An important function of advertising is to build store traffic that results in purchases of items that are not advertised. Pilot studies show, for example, that many customers who are brought to the store by an ad for a blouse also bought a handbag. Some bought the bag in addition to the blouse, others instead of the blouse.

You may be able to use a local college or high school distributive education class to check store traffic. Class members could interview customers as they leave the store to determine which advertised items they bought, what other items they bought and what they shopped for but did not buy.

Testing Attitude Advertising

When advertising is spread out over a selling season or several seasons, part of the measurement job is keeping records. Your aim is comparing records of ads and sales for extended time.

An easy way to set up a file is by marking the date of the run on tear sheets of newspaper ads (many radio stations now provide "radio tear sheets"), log reports of radio and television ads, and copies of direct mail ads. The file may be broken down into monthly, quarterly, or semi-annual blocks. By recording the sales of the advertised items on each ad or log, you can make comparisons.

In attitude (or image-building) advertising

The individual ads are building blocks, so to speak, which make up your advertising over a selling season. The problem is trying to measure each ad and the effects of all of the ads taken together.

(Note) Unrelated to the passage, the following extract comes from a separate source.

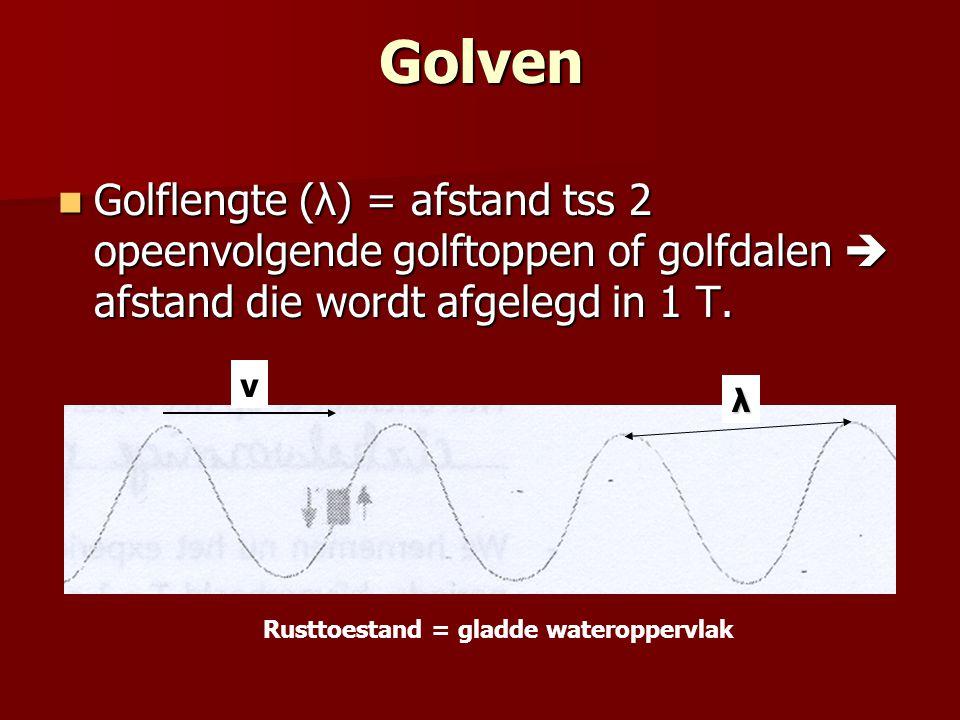 Golven Golflengte (λ) = afstand tss 2 opeenvolgende golftoppen of golfdalen  afstand die wordt afgelegd in 1 T. Golflengte (λ) = afstand tss 2 opeenv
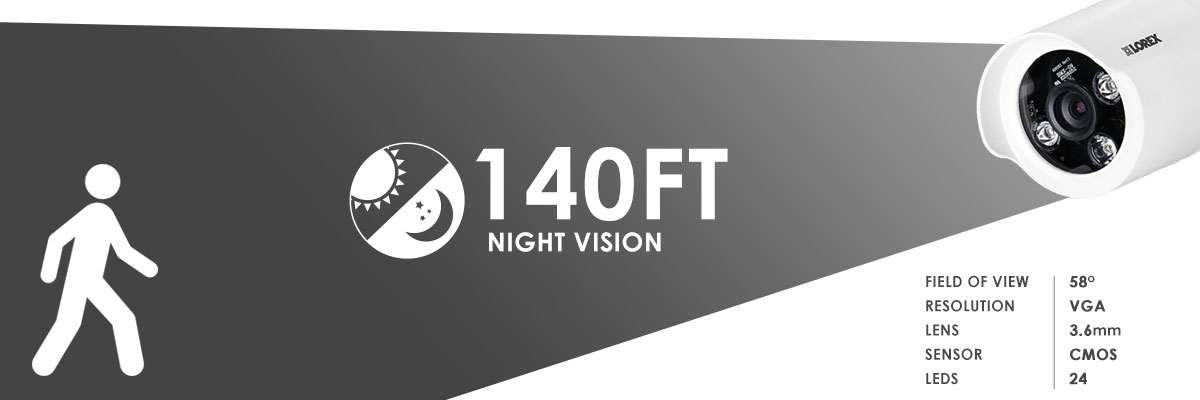 LW2287B Night Vision Range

One approach is making your comparisons on a weekly basis. If you run an ad, for example, each week, at the end of the first week after the ad appears or is broadcast, compare that week's sales with sales for the same week a year ago. At the end of the second week, compare your sales with those of the end of the first week as well as year-ago figures.

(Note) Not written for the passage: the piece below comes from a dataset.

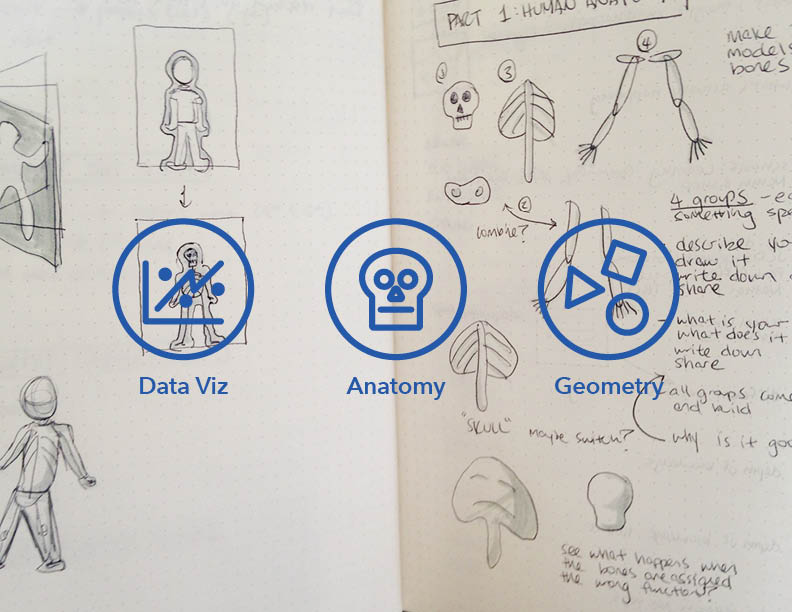 I prototyped toolkits for 3 topics - data viz, anatomy, and geometry - and was able test 2 with users.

At the end of the third week, one month, three months, six months and 12 months from the running of the ad, repeat the process even though additional ads may have appeared or been aired in the meantime. For each of these ads, you will also make the same type of comparisons. You will, of course, be measuring the "momentum" of all of your ads as well as the results of a single ad.

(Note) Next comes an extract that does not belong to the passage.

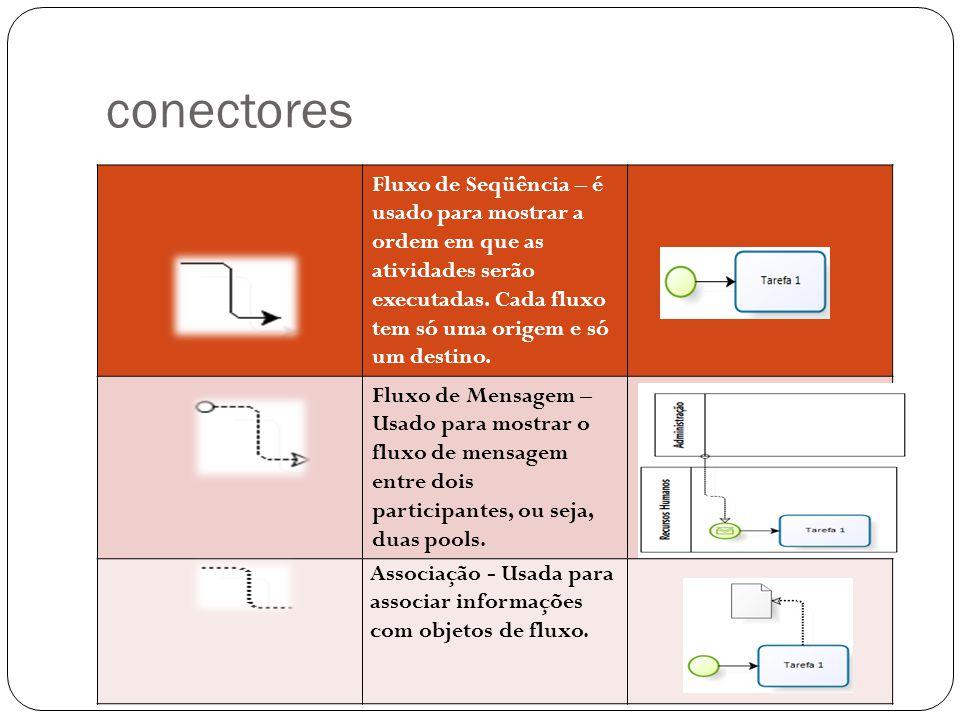conectores Fluxo de Seqüência – é usado para mostrar a ordem em que as atividades serão executadas. Cada fluxo tem só uma origem e só um destino.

After a time, you probably will be able to estimate how much of the results are due to the individual ad and how much to the momentum of all your advertising. You may then make changes in specific details of the ad to increase response.

When comparing sales increases over some preceding period, allowances must be made for situations that are not normal. For example, your experience may be that rain on the day an ad appears cuts its pulling power by 50%. Similarly, advertising response will be affected by the fact that your customers work in a factory that is out on strike.

Some of the techniques to use for keeping on top of and improving attitude advertising:

Repeat an ad

If response to an ad is good, run it—without change—two or three times and check the responses of each appearance or broadcast against previous ones.

Keep repeating the process. Much advertising loses effectiveness because the advertiser doesn't keep reminding people. Repetition helps increase knowledge of, and interest in, the product. You can soon estimate how often you should repeat each ad—exactly or with minor changes.

Analyze all ads in relation to response

Divide ads into at least two classes: high-response ads and low-response ads, then look for differences between the two classes.

The time the ad was broadcast or run may be responsible for a particular response level. Other factors, however, may be just as influential as time or even more so, though in radio time is often crucial.

Consider the message and how well it was expressed. Did the copy stick to the theme or did it wander? If you used slogans, did they help make the point? For print, consider the effects of illustrations, type size, colour, and ad location. In broadcast, consider whether or not the voice of the person doing the ad or music used may have had an effect.

Emphasis on brand names should also be checked. Price figures should be analyzed. If price lines are involved either in the ad or in the merchandise line of which the advertised product is a part, you should consider them also.

Check the effect of the length of broadcast ads. Did you get the best results with 10-second, 30-second, or 60-second ads?

Try to see a pattern of dominance

Your analysis of high-and-low response ads may show that certain details make the difference between a high or low response. Try to find the combinations that work best for your firm and merchandise.

Note changes occurring over time

A small retailer should never take a winning combination for granted. There is no single formula that will insure high response ads every time. Advertising changes. Therefore, you should watch the ads of others to see what changes are occurring. Continue to analyze your own ads, make small changes occasionally, and note any variations in response.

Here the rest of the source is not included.